Roi de 1865 à 1909, la figure du roi Léopold II est associée étroitement à l’histoire de la colonisation. Lorsque les grandes puissances européennes se rencontrent à Berlin (1885) afin de se partager le gâteau africain, le territoire du Congo, riche en minerais divers, est attribué personnellement au petit-fils de Louis-Philippe Ier. Soit plus de 2 millions de kilomètres carrés qui se retrouvent sous le sceptre direct du roi qui va rapidement moderniser et développer sa colonie. Les usines de caoutchouc tournent à plein régime et deviennent les principaux fournisseurs des premières entreprises automobiles naissantes de cette fin de XIXème siècle. Léopold II peut d’ailleurs remercier l’explorateur Henri Morton Stanley qui a damé le pion à son concurrent direct, Pierre Savorgnan de Brazza dans cette course aux possessions territoriales. Mais derrière cette façade commerciale qui consacre la Belgique comme empire colonial, auquel viendront bientôt s’ajouter le Burundi et le Rwanda, se cache une autre vérité moins reluisante pour la monarchie des Saxe-Cobourg-Gotha. Bien qu'il demeure l'ombre d'un doute.
Esclavage, mutilation, malnutrition, les mauvais traitements que subissent les congolais en devenir sont autant de reproches que d’accusation portées contre Léopold II. Déjà à l’époque, des journalistes (dont certains n’ont jamais vu une girafe de leur vie) rapportent les faits dans la presse et pointent du doigt la responsabilité du roi. « Pendant 23 ans il utilisait le peuple congolais comme un bien pour la production du caoutchouc, un produit qui était très demandé à l’époque. Les personnes qui vivaient dans les régions caoutchoutières croulaient sous une grande charge de travail, souvent même inhumaine. Les agents de Léopold II n’hésitaient pas à infliger des peines de fouets, jusqu’à en arriver à la peine de mort, voire même fouetter les morts » affirme la pétition. Léopold II, un vil tyran aux mains tâchées de sang ? La vérité est peut-être tout autre et ne plaide pas en faveur des associations accusatrices du genre.
Durant un an, entre 1904 et 1905, mandatée sur place, si une commission d’enquête confirme certains témoignages évoqués dans les médias, elle prend toutefois bien soin de préciser que les exploitants locaux étaient les seuls responsables de ces exactions, par manque «d’encadrement et de surveillance». Il est également difficile d’accuser le roi Léopold II de génocide en l’absence de chiffres probants. D’autant que le calcul avancé de 10 millions de morts (largement remis en cause par les historiens belges) n’est aucunement fiable au regard du recensement de la population de l’époque. Pis nos inquisiteurs modernes, qui se basent sur les rapports de «l’anglais Edmond D. Morel et Adam Hochschild, principales figures de proue de la campagne anti-léopoldienne» passent sous silence d’autres éléments non négligeables.

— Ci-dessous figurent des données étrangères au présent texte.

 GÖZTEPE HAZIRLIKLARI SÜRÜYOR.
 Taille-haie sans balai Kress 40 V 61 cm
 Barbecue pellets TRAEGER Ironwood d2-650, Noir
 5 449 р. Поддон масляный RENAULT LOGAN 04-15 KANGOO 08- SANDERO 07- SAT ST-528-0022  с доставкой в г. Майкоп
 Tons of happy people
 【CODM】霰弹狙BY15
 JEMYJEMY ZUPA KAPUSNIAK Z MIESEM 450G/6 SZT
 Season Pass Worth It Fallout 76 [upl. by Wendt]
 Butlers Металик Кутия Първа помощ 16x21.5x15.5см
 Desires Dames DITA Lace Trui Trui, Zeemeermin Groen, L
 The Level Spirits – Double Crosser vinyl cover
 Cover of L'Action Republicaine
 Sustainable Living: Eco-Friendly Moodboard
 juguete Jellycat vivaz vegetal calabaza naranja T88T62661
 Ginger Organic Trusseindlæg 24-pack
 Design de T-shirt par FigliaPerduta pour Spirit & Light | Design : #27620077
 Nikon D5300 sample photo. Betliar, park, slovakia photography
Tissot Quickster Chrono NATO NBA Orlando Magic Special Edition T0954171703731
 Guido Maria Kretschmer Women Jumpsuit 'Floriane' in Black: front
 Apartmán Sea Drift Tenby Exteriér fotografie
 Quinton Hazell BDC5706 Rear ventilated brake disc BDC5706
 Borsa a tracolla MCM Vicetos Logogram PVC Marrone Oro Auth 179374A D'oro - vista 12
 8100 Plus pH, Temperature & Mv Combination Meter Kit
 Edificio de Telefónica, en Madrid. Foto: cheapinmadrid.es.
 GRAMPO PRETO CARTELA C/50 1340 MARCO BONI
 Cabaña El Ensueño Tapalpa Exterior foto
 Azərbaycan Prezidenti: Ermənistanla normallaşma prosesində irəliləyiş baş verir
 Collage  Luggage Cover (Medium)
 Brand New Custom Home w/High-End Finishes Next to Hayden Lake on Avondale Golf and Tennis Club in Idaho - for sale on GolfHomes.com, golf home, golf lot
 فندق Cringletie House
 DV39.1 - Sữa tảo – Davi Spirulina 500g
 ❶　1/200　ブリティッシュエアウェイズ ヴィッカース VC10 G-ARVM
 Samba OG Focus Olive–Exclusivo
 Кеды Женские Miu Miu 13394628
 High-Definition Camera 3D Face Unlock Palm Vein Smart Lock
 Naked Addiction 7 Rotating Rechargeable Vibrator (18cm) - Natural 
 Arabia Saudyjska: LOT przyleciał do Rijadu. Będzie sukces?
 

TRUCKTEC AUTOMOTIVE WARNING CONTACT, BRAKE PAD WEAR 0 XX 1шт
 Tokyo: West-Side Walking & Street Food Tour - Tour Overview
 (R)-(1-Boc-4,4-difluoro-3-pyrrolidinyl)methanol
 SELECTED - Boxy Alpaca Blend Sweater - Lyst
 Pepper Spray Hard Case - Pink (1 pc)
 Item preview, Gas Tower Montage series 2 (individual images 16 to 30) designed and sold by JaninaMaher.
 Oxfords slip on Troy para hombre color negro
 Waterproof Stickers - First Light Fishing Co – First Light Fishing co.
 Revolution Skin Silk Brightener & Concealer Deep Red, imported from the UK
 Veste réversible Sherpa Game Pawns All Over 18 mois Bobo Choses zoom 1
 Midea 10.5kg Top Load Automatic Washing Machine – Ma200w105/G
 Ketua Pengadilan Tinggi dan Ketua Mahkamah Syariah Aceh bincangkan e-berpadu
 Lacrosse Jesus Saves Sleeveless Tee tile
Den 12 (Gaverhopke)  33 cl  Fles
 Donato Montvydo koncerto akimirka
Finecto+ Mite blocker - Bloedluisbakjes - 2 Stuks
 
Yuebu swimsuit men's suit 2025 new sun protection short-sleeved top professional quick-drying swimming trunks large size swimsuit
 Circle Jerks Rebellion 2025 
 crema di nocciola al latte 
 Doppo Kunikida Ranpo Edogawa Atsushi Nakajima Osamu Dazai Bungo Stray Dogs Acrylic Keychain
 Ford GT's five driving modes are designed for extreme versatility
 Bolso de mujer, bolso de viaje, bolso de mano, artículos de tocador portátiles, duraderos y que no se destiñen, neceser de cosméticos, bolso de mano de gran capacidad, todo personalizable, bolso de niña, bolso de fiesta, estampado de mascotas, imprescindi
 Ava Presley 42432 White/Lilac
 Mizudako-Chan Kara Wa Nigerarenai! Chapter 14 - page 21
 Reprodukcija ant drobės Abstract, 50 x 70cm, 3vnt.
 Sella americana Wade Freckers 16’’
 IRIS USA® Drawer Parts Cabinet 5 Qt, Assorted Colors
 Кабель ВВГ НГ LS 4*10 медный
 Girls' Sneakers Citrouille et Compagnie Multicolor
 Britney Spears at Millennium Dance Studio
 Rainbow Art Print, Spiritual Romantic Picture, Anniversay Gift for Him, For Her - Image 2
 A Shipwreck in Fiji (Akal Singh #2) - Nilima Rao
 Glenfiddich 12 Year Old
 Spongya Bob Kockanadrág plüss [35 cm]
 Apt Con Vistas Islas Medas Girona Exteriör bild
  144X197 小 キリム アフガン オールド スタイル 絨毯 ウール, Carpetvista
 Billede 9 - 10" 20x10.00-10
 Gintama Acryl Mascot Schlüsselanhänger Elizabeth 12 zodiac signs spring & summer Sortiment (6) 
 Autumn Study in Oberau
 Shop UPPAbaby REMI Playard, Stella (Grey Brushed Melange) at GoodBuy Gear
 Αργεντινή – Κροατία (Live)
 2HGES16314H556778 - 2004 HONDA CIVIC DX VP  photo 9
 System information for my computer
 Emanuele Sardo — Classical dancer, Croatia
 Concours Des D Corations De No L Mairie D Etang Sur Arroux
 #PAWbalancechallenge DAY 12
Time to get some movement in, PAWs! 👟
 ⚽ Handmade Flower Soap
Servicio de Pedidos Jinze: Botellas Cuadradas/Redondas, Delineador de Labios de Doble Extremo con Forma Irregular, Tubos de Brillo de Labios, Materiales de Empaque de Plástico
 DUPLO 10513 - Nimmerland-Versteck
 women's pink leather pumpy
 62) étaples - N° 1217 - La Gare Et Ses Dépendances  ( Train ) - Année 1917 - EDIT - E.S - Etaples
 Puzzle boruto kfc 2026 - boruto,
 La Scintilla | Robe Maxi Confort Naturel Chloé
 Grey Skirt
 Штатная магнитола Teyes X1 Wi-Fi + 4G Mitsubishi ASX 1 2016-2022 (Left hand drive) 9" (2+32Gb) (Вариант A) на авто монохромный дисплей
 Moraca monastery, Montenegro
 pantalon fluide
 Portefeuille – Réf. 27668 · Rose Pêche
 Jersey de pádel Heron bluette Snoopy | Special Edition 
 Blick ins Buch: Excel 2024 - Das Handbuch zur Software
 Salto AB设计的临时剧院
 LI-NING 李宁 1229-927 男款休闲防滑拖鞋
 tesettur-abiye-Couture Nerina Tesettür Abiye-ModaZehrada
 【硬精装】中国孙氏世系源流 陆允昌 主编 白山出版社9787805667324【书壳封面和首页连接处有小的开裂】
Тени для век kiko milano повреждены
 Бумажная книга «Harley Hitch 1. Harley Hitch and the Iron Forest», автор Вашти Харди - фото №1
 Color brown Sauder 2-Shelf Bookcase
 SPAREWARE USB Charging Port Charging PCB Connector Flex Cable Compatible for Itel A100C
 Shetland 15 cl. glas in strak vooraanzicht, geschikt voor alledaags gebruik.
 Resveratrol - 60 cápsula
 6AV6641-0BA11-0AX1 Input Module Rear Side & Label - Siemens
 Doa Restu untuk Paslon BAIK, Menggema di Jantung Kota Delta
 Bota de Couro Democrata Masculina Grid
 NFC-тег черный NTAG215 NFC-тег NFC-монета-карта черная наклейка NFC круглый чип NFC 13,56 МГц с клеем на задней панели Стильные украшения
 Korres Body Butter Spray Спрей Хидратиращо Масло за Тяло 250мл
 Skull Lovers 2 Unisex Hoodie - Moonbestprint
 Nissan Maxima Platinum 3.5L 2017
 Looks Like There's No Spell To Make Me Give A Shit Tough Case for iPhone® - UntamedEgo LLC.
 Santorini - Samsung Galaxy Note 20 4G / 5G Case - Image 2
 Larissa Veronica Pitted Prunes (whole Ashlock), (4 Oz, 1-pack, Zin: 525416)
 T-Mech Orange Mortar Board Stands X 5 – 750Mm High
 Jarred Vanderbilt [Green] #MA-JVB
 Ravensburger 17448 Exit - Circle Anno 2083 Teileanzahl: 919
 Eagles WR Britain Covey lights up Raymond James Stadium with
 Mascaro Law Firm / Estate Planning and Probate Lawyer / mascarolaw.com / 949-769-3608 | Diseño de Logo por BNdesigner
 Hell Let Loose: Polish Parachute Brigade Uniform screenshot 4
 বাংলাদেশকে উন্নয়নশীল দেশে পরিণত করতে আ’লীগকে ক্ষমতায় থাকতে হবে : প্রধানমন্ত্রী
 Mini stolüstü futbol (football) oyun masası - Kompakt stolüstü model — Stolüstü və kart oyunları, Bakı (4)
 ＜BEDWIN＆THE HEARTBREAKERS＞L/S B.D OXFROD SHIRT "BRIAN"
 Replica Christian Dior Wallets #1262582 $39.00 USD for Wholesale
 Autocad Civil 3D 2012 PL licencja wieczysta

En 1889, le roi Léopold II met en place un système de répression du trafic des esclaves et organise une féroce campagne militaire contre les marchands d’esclaves (qui bénéficiaient d’appuis de chefs de tribus locaux ravis de se débarrasser de rivaux) qui se terminera en 1894. La commission d’enquête elle-même dément toute mutilation (mains coupées) à grande échelle au sein de la colonie et réfute le terme de massacre de masse. Ainsi son rapport, qui fait toujours foi, précise que «jamais le Blanc n’a infligé ou fait infliger, à titre de châtiment, pour manquement dans les prestations ou pour toute autre cause, pareilles mutilations à des indigènes vivants». Par contre, elle reconnaît l’existence de cette pratique uniquement initiée dans la province de l’Equateur, entre 1895 et 1899, par le commissaire Victor-Léon Fiévez et qui cessa après son rappel en Belgique et quelques passages au tribunal. Le roi était-il au courant ? Oui et il ne pouvait en être autrement. Sauf qu’encore une fois, les «décolonialistes » évitent de mettre en avant d’autres vérités qui entrent en contradiction avec leurs thèses révisionnistes et ethno- communautaristes : «Nous ne pouvons pas croiser les bras (…) Nous voulons le bien. Si le mal se fait chez nous, nous voulons le savoir et le réprimer» déclare le souverain belge dès qu’il reçoit les premiers rapports qui évoquent des crimes raciaux. En 1895, il signe un décret qui met en place une institution juridique chargée de stopper et punir les responsables de ces crimes qu’il condamne. Une Commission pour la protection des indigènes fut même érigée et sous son contrôle direct. Même si les ordres du roi ne furent pas toujours suivis à la lettre.
«Nous sommes antiroyalistes et antimonarchistes mais nous ne faisons pas partie des gens qui veulent déboulonner des statues, changer les noms de rues et effacer l'histoire ou l'héritage culturel» a déclaré à la RTBF, le parti indépendantiste flamand, le Vlaams Belang. La pétition a fait monter aux créneaux différents partis politiques y compris les opposants à la monarchie alors que des manifestations sont prévues dans les heures, les jours à venir afin de protester contre «ce racisme institutionnel actuel». Elles entendent faire pression sur le gouvernement royal afin qu’il présente ses excuses officielles aux congolais pour tous les meurtres qu’il a organisé durant la période coloniale. Oubliant au passage qu’en juin 2018, la ville de Bruxelles a baptisé une place de la capitale du nom de Patrice Lumumba, du nom de ce héros de l’indépendance sauvagement assassiné, et qu’elle a fait rénover comme rebaptisé son ancien musée colonial dans une sorte de curieux mea culpa.
«Cette statue n’a pas sa place à Bruxelles, avec ses 118 quartiers représentant près de 200 nationalités et en tant que capitale de la Belgique et d’Europe» précisent les organisateurs de la pétition et qui exigent que toutes les statues soient retirées avant le 30 juin 2020. Une date qui correspond au 60ème anniversaire de l’indépendance du Congo devant permettre à la «décolonisation de l’espace public». «Il n'est pas un roi esclavagiste, il a seulement délégué des pouvoirs à certaines personnes pour gérer la colonie. Le Roi ne peut être tenu pour responsable de ce qu'ils ont fait de leur mandat. Le Roi à fait don de sa colonie à l'état belge» ont répondu les soutiens à la mémoire au roi Léopold II et qui ont mis en ligne sur le site Change.org, une contre- pétition intitulée : «Pétition pour le maintien des statues de Léopold II ». «Un pays qui ne peut assumer son histoire ne peut exister » rappellent-ils très justement au sein d’un débat qui divise encore très profondément la Belgique.